[[ DOCUMENT SECTION open ]]

While the debate goes on whether increasing output by acquiring new businesses through mergers, acquisitions and takeovers is the right way forward, the biopharmaceutical industry continues to be marked by M&A. Valeant Pharmaceuticals Intl Inc (NYSE:VRX) is one such company that is known to swear by the philosophy of aggressive growth-by-acquisition. Last month, the company announced a mega-deal, the biggest acquisition yet by the company at $8.7 billion, to buy Bausch & Lomb.
Mergers, acquisitions and takeovers are not new to the industry, but can Valeant afford this acquisition?
The deal
Bausch & Lomb is a private American company and credited with the invention of soft contact lenses. It is also one of the world’s largest suppliers (currently the fourth largest in the world) of eye health products, including contact lenses, lens care products, medicines and implants for eye diseases. The company operates in three segments – pharmaceutical, vision care, and surgical.

[[ DOCUMENT SECTION closed ]]
[[ DATA SUPPLIED open ]]

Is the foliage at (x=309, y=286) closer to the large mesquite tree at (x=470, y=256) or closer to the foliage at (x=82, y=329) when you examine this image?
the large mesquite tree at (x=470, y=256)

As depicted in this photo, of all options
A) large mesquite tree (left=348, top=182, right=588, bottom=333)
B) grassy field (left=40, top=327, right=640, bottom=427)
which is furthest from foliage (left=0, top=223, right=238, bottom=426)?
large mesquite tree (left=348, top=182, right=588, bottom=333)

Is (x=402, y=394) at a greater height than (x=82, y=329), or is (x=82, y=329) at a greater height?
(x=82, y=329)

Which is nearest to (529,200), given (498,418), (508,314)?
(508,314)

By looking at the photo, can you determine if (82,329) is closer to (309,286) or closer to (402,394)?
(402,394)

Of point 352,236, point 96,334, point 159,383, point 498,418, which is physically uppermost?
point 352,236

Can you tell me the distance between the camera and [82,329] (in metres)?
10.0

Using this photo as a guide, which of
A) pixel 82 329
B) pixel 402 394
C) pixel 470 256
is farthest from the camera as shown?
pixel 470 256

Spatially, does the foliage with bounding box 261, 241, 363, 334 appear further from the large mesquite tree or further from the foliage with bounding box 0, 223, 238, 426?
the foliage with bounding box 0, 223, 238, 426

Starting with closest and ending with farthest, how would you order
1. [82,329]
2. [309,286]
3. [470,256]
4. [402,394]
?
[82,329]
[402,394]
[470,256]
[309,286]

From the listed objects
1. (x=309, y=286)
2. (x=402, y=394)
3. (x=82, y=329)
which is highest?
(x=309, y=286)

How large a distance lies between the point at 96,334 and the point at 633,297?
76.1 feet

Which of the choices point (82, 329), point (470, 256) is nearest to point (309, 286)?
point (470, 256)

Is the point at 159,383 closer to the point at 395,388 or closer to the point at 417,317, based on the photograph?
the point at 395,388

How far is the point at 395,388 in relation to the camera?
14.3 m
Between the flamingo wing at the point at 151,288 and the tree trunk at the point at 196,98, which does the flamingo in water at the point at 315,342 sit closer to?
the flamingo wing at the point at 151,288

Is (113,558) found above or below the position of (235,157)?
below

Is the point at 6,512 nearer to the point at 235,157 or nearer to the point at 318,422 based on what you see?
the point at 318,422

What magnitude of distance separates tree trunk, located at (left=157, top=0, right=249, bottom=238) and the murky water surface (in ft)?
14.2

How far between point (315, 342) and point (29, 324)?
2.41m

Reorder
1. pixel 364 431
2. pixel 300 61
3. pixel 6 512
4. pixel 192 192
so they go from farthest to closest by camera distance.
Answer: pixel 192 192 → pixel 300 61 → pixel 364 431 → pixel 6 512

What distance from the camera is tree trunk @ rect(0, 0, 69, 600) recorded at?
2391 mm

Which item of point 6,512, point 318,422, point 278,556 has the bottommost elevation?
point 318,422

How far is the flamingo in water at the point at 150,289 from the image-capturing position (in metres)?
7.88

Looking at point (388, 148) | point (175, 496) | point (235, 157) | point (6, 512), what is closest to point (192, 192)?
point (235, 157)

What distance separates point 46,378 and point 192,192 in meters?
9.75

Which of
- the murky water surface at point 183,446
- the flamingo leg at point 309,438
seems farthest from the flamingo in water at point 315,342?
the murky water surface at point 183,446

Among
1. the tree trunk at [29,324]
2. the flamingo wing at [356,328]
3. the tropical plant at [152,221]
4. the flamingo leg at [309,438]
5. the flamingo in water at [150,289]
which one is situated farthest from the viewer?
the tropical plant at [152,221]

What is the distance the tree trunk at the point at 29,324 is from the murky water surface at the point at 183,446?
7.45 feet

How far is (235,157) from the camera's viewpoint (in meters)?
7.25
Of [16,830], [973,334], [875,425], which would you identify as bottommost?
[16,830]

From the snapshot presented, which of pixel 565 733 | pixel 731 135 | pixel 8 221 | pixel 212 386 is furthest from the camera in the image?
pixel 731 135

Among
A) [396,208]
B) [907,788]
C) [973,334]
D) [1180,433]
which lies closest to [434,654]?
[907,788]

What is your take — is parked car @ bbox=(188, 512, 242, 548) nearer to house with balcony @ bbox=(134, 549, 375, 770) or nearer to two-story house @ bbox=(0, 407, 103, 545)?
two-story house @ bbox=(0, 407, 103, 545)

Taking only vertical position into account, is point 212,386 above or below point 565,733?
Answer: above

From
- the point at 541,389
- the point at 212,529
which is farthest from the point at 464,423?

[[ DATA SUPPLIED closed ]]

▶ EXERCISE OBJECTIVE
Please transcribe the passage on Valeant's purchase of Bausch & Lomb between "While the debate" and "afford this acquisition?", inclusive.

▶ TASK RESPONSE
While the debate goes on whether increasing output by acquiring new businesses through mergers, acquisitions and takeovers is the right way forward, the biopharmaceutical industry continues to be marked by M&A. Valeant Pharmaceuticals Intl Inc (NYSE:VRX) is one such company that is known to swear by the philosophy of aggressive growth-by-acquisition. Last month, the company announced a mega-deal, the biggest acquisition yet by the company at $8.7 billion, to buy Bausch & Lomb.
Mergers, acquisitions and takeovers are not new to the industry, but can Valeant afford this acquisition?